Sunday, October 24, 2010

The Layer ... Of The Layer ... Of The Layer ...

When I read tweets like this one I cannot avoid a quick comment but the reason I am posting, is simply to explain that every time we write a web page/application, we are dealing with at least 4 different layers.
Moreover, this post is complementary for few slides I have introduced at front-trends, specially regarding the "avoid classic OOP emulation when not necessary" point.

Layer #1: JavaScript Libraries

We all know the DOM is a mess, and this is most likely the reason we chose a JS library rather than deal directly with possible problems we can have when we develop an x?HTML page.
Even if many developers don't care, I keep saying that every millisecond gained in this first layer, the page itself, is important.
Moreover, if we have a good understanding of the JavaScript programming language, we can easily realize that all these "Java Pretending Style Frameworks" emulating classic inheritance and OOP are not easier to maintain neither faster for what we need on mobile devices, included Netbooks.
The "easier to maintain" fuzz, associated with "Java style JavaScript", a sentence that does not make sense itself, is only a Java developer point of view.
Well written JavaScript without any "wannabe another language" pragmas, is truly much easier to both understand and write, modify, or fix, while the great magic behind this or that framework/library could become our first enemy when something goes wrong and we would like to understand and debug that magic 'cause we had a problem and we have strict deadline that may not match with a bug lifecycle.
Finally, as easily demonstrated via this test page, we can all spot how much more it costs to simply initialize a new instanceof constructor, compared with proper way to go natively via JavaScript, in that case made easier by this essential script, developed following TDD and tested here cross browser.
Anyway, common sense first and fast production quality, should always be kept in mind when we decide an approach, rather than another one. So, here frameworks play usually quite good role, the one to bring same functionality cross browser.
But what is a browser?

Layer #2: The Browser

As libraries are considered an abstract way to reach same goal in all browsers, browsers are simply abstract applications able to bring the web cross platform.
This is were the browser speed may vary, accordingly with the platform, and were every technique able to speed up render ( DOM+CSS engine such Gecko, Trident, others ) and JavaScript ( engine a part such V8, JavaScriptCore, SpiderMonkey ) is more than welcome. These guys are implementing any sort of trick to make the page and the code that fast, even if they have to deal with different operating systems. And guess what is an operating system?
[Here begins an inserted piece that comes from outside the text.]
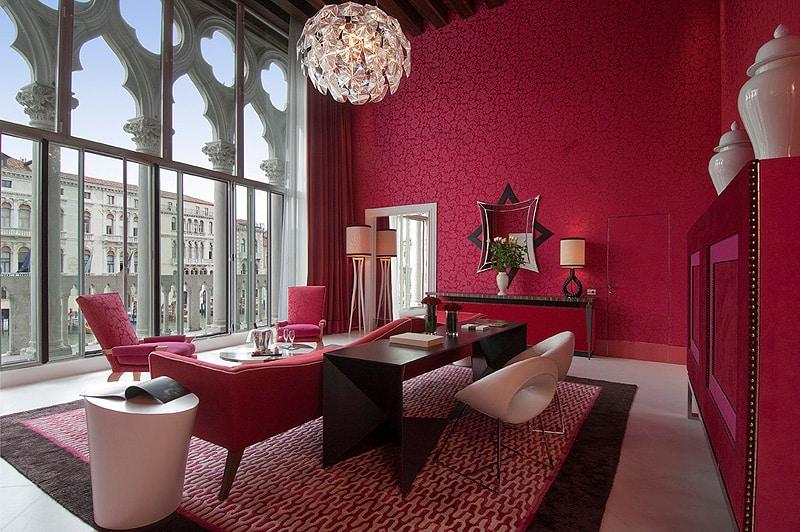 Centurion Hotel Venice Restaurant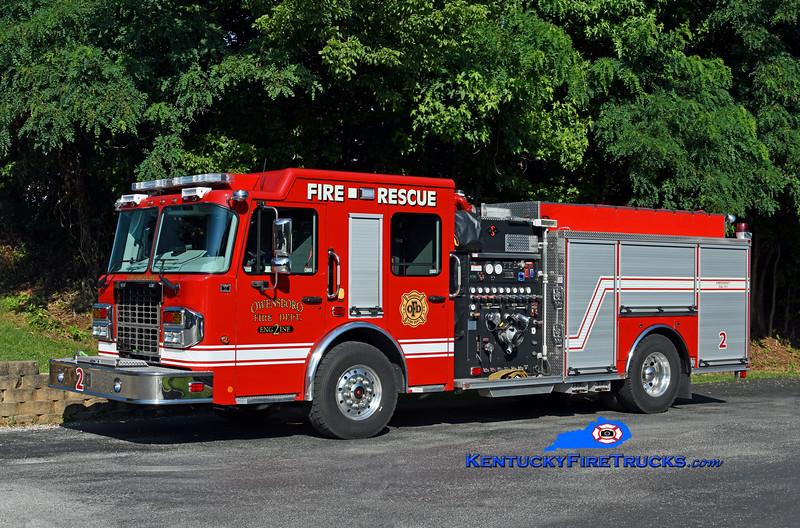 Owensboro Engine 2<br /> 2019 Spartan Metro Star ER 1500/750/20<br /> Kent Parrish photo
Layer #3: The Operating System

We are even lucky if the browser deals directly with the operating system graphic API, since many other middle layers could be part of this stack ( flash or third parts plugins, as example ).
You cannot expect that Linux, Mac, and Windows, just mentioning fews Desktop related ( more choices on mobile world ) magically display and provide browser functionalities via the same API. We would need something like a jOSQuery library here to make it happens ... but even worse, every operating system may have another abstract layer able to use, as example, Hardware Acceleration.

Layer #4: The Hardware

Open GL ES 2.0 is simply another abstraction able to transform API calls into specific hardware driver calls which means that starting back from the DOM and the used WebGL or CSS3 with HW support, things have been modified, translated, re-created at least a couple of times.
In few words, if we asked too many things to do on first abstract layer, and being the first the slower one, nothing can be that fast.

As Summary

We, as web or scripting programming languages developers, rarely think that performances on the highest level ever can be that important but unfortunately, that highest level is the slowest one ever so, specially if we would like to reach best frame rate via canvas, WebGL, or CSS3 animations, it's highly recommended to be sure that the strategy/code we are using is the best one for our requirements.
As example, if we spend just a millisecond more to create each object we need for a single frame, we can easily switch from 30fps, a decent visual framerate, to 29 or less, were things will start to be visually slower for our eyes ...
Finally, kudos for Opera Mini and its growing market share, I am pretty sure it will become soon the IE for mobile platforms, making developers life easier, being a portable browser fallback for whatever website or application, hoping will not have all IE problems we all know.